What you should do: Which lines of the records contain the string "embankment", matching case exactly? Copy each of those lines in full.
((
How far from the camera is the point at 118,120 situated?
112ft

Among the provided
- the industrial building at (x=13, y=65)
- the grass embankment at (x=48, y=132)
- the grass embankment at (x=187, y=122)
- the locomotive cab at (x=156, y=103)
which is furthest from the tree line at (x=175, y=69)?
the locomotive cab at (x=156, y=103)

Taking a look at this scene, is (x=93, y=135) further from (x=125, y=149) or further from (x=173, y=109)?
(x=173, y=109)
))
Exercise solution:
- the grass embankment at (x=48, y=132)
- the grass embankment at (x=187, y=122)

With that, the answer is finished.